To offer free WiFi to customers, you’ll need to set up separate access points to your network: one that’s secure, for your business’s use, and one that is open to the public.
For retail establishments, speeds of 1-2 Mbps per user will be sufficient to allow customers to comparison shop products, browse web pages, or check social media from the check-out line.
If your business has a waiting room atmosphere, take the average number of guests in your waiting area and multiply it by five. This will be your ideal Mbps downstream speed to give guests great connectivity for streaming videos or music, loading HD images, and super-fast web browsing.
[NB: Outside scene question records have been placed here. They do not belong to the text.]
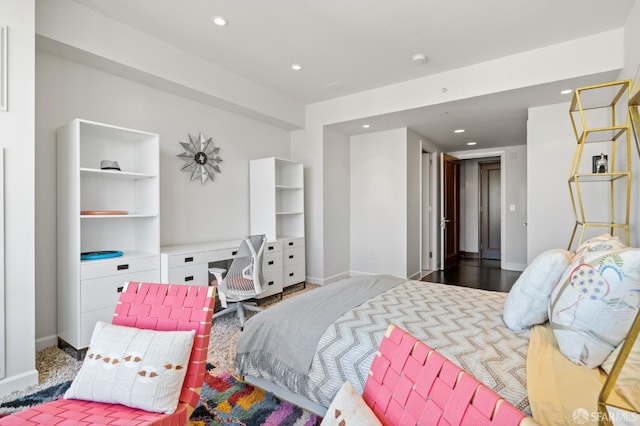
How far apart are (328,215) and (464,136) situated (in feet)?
9.02

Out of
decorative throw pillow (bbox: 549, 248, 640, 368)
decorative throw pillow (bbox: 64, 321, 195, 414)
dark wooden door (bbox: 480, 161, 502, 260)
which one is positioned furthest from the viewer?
dark wooden door (bbox: 480, 161, 502, 260)

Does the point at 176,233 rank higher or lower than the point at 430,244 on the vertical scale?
higher

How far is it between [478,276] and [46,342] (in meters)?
5.85

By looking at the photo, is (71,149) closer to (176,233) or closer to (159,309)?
(176,233)

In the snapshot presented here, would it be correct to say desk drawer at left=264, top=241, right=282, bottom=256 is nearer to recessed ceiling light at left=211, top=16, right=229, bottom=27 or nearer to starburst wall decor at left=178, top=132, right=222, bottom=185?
starburst wall decor at left=178, top=132, right=222, bottom=185

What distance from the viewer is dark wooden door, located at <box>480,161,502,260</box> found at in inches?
299

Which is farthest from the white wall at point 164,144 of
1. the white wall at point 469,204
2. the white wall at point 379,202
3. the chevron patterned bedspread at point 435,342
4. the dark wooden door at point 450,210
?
the white wall at point 469,204

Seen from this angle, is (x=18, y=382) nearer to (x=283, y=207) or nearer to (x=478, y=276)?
(x=283, y=207)

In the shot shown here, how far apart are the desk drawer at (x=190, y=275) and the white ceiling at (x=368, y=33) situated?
7.15 ft

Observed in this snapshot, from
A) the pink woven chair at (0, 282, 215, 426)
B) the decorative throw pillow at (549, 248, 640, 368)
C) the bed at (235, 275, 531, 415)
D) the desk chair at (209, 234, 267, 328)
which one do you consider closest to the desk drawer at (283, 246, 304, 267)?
the desk chair at (209, 234, 267, 328)

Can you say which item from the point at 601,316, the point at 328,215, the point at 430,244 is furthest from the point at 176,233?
the point at 430,244

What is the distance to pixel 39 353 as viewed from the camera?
2596 millimetres

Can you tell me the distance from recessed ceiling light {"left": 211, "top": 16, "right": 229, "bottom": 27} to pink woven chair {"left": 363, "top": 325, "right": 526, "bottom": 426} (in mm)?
2894

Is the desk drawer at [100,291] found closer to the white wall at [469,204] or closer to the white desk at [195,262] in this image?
the white desk at [195,262]
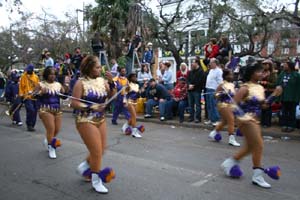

With speeds like these, they won’t even notice the time they spend waiting!
Like free WiFi, offering TV in your establishment can encourage customers to linger with a relaxing atmosphere, or make a wait fly by with entertainment or up-to-the-minute news. Onsite TV also offers you an opportunity to share important information about your business or promotions with your customers.
What You Can Do Right Now
Strong technology helps you provide better customer service and build better customer relationships. But it doesn’t make a major overhaul to make a big improvement in the customer experience you’re providing. Here’s what you can do to begin today.
- Remember that great customer service is your biggest asset and advantage over big-box competitors. Make a commitment to prioritize customer needs throughout your operation.
- Take an inventory of your current tech equipment and software. Where are you weakest—specifically with regards to customer service? Where are you strongest? Identify one or two of the weakest points to focus your upgrades.
- Research the solutions you’ll need to take your technology to the next level for these weakest points. For example, are you missing out on valuable customer feedback? Look into social listening tools and CRM software. Is offering complimentary WiFi your best next step? Explore managed WiFi options for splitting access for employees and customers, and providing customers with a branded WiFi portal.